### PROBLEM DETAILS
Take the data below and repeat it exactly.

### AVAILABLE RECORDS
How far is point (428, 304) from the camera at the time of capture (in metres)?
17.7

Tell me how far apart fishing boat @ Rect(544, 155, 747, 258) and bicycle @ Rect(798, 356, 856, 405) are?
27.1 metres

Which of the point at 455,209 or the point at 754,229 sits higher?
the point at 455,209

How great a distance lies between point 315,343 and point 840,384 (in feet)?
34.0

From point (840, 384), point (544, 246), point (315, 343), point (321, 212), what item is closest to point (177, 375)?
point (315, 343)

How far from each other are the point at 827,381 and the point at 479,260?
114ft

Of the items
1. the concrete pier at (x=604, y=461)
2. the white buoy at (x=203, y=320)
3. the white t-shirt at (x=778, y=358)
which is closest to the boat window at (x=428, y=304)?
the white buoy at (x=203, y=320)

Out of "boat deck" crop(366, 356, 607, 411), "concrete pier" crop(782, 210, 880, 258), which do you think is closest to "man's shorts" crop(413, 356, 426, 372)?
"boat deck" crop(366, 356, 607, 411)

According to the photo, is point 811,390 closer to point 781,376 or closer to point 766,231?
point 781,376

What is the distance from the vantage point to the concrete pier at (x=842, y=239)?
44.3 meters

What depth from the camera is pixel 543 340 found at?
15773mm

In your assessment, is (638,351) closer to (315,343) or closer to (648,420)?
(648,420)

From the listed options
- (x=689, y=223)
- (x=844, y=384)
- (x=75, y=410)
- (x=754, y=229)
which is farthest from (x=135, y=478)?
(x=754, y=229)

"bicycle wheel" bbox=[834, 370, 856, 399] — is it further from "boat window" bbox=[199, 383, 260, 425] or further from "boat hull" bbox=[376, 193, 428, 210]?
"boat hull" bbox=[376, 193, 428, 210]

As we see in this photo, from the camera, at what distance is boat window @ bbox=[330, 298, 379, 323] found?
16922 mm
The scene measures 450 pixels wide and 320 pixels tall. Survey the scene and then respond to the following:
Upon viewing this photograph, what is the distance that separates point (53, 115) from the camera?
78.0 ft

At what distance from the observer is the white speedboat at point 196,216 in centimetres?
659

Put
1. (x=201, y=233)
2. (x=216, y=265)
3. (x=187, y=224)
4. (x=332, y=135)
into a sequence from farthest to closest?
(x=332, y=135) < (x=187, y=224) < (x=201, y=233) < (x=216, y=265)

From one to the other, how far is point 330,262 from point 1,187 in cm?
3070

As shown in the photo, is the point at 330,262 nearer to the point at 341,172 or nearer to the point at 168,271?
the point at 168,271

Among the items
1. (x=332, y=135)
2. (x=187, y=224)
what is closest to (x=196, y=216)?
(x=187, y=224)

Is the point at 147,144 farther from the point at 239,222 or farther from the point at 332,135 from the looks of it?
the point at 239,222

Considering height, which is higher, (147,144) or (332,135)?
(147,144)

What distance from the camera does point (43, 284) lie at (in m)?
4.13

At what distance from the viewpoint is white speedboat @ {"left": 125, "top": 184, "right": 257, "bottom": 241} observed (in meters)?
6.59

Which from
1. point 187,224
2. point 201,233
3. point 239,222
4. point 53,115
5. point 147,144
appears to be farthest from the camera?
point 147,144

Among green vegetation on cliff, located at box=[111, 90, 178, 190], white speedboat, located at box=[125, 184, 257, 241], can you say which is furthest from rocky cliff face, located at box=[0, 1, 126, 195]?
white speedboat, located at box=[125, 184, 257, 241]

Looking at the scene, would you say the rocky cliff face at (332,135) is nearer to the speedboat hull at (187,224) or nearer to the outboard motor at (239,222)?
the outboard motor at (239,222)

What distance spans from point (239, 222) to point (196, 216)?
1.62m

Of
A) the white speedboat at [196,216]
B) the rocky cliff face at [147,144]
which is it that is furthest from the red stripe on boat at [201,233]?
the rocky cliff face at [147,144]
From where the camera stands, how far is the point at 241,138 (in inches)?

### RESULT
How far is point (428, 304) from the camera at the time of capture (in metres)?
17.7

Tell me how far apart fishing boat @ Rect(544, 155, 747, 258) and bicycle @ Rect(798, 356, 856, 405) are?
27.1 metres

Which of the point at 455,209 or the point at 754,229 sits higher?
the point at 455,209

How great a distance lies between point 315,343 and point 840,384 (in feet)?
34.0

From point (840, 384), point (544, 246), point (315, 343), point (321, 212), what item is closest to point (177, 375)?
point (315, 343)

How far from each other are the point at 827,381 and the point at 479,260?
114ft

Of the items
1. the concrete pier at (x=604, y=461)
2. the white buoy at (x=203, y=320)
3. the white t-shirt at (x=778, y=358)
which is closest to the boat window at (x=428, y=304)?
the white buoy at (x=203, y=320)

Out of "boat deck" crop(366, 356, 607, 411), "concrete pier" crop(782, 210, 880, 258), which do you think is closest to "man's shorts" crop(413, 356, 426, 372)?
"boat deck" crop(366, 356, 607, 411)

According to the photo, is point 811,390 closer to point 781,376 or closer to point 766,231?
point 781,376

What is the distance from the vantage point to the concrete pier at (x=842, y=239)?
44.3 meters

What depth from the camera is pixel 543 340 found at?
15773mm

In your assessment, is (638,351) closer to (315,343) or closer to (648,420)?
(648,420)

From the listed options
- (x=689, y=223)
- (x=844, y=384)
- (x=75, y=410)
- (x=754, y=229)
which is farthest from (x=135, y=478)?
(x=754, y=229)

"bicycle wheel" bbox=[834, 370, 856, 399] — is it further from "boat window" bbox=[199, 383, 260, 425] or further from "boat hull" bbox=[376, 193, 428, 210]?
"boat hull" bbox=[376, 193, 428, 210]

As we see in this photo, from the camera, at what distance is boat window @ bbox=[330, 298, 379, 323] found?
16922 mm
The scene measures 450 pixels wide and 320 pixels tall. Survey the scene and then respond to the following:
Upon viewing this photograph, what is the distance that separates point (53, 115) from the camera?
78.0 ft

At what distance from the observer is the white speedboat at point 196,216 in centimetres?
659

Put
1. (x=201, y=233)
2. (x=216, y=265)
3. (x=187, y=224)
4. (x=332, y=135)
into a sequence from farthest to closest?
(x=332, y=135) < (x=187, y=224) < (x=201, y=233) < (x=216, y=265)

From one to the other, how far is point 330,262 from point 1,187 in cm?
3070

As shown in the photo, is the point at 330,262 nearer to the point at 341,172 or nearer to the point at 168,271?
the point at 168,271

Among the items
1. (x=332, y=135)
2. (x=187, y=224)
what is closest to (x=196, y=216)?
(x=187, y=224)

Is the point at 147,144 farther from the point at 239,222 or farther from the point at 332,135 from the looks of it?
the point at 239,222

Considering height, which is higher, (147,144) or (332,135)?
(147,144)

What distance from the camera does point (43, 284) lie at (in m)?
4.13

At what distance from the viewpoint is white speedboat @ {"left": 125, "top": 184, "right": 257, "bottom": 241} observed (in meters)?
6.59

Which from
1. point 187,224
2. point 201,233
3. point 239,222
4. point 53,115
5. point 147,144
appears to be farthest from the camera?
point 147,144

Among green vegetation on cliff, located at box=[111, 90, 178, 190], white speedboat, located at box=[125, 184, 257, 241], can you say which is furthest from rocky cliff face, located at box=[0, 1, 126, 195]?
white speedboat, located at box=[125, 184, 257, 241]

Looking at the scene, would you say the rocky cliff face at (332,135) is nearer to the speedboat hull at (187,224) or nearer to the outboard motor at (239,222)?
the outboard motor at (239,222)

What distance spans from point (239, 222) to point (196, 216)?
1.62m

Of
A) the white speedboat at [196,216]
B) the rocky cliff face at [147,144]
which is it that is furthest from the red stripe on boat at [201,233]?
the rocky cliff face at [147,144]
From where the camera stands, how far is the point at 241,138 (in inches)?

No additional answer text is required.